The question for the Montreal Canadiens is, can he be great?

Galchenyuk, the third overall draft pick in 2012, is coming off a decent regular season with 17 goals and 27 assists in 61 games. However, it wasn’t as good as last year’s 30-goal campaign, and he didn’t score a single goal in the playoffs.

“Hopefully he took a step back this year so he can take two forward next year,” GM Marc Bergevin said Monday at the Canadiens’ season-ending press conference.

Three assists were all Galchenyuk could manage in six games against the Rangers. More importantly, after more than 300 NHL games of experience, the 23-year-old is still not an everyday center, on a team where center depth is by far the biggest concern.
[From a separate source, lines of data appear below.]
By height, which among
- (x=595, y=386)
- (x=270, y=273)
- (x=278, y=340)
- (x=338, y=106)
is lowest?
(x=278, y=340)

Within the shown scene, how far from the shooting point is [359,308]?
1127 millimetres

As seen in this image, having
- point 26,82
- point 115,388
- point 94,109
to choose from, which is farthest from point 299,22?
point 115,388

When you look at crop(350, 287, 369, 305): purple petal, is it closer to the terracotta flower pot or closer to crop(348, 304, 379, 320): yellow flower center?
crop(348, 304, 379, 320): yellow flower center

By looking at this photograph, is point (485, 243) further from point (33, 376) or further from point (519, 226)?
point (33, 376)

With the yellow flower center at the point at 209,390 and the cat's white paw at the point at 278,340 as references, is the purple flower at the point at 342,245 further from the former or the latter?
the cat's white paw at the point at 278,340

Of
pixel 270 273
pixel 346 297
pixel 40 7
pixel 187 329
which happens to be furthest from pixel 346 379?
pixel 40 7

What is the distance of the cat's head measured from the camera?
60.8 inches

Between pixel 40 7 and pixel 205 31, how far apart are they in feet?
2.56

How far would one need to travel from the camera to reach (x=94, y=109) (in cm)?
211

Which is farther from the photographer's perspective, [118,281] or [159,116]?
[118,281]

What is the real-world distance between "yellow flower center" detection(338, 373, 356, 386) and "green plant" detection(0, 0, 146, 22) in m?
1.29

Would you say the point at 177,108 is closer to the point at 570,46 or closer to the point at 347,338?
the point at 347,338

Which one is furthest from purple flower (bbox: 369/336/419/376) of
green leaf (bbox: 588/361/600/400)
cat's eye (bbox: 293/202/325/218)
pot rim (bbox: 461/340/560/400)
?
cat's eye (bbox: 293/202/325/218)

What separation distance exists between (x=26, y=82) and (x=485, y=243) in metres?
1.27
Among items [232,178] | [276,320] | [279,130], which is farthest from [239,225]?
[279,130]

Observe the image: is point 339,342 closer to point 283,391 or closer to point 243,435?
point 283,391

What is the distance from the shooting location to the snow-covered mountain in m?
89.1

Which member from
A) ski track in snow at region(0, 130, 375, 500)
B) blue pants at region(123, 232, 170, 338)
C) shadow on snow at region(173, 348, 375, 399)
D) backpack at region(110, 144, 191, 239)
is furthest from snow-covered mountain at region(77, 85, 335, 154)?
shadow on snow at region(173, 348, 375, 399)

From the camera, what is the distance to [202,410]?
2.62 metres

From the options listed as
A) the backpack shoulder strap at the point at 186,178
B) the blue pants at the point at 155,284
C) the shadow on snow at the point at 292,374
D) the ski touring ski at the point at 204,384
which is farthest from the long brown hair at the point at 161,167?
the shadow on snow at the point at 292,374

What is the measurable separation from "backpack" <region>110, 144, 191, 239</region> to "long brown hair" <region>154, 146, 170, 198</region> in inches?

Habs defenseman Shea Weber thinks Galchenyuk still has a ton of potential.

“I think we’ve seen glimpses of it,” Weber said, per NHL.com’s Arpon Basu, “but I don’t think he’s tapped into how good he can be. One day he’s going to realize it, like all young guys do, he’s going to get it.”

Of course, not all young guys do get it. And at times, there have been questions about Galchenyuk’s competitiveness.

To play center in the NHL, you have to compete all over the ice.

“Ideally, we would love to have him play center,” head coach Claude Julien said. “But I think he realizes the same thing we realize right now. As a centerman, it’s one of the toughest jobs there is because you have to be all over the ice, and you’ve got to be able to skate. As a centerman, you have to be good at both ends of the ice, and you have to be responsible. Right now, he’s not at that stage.”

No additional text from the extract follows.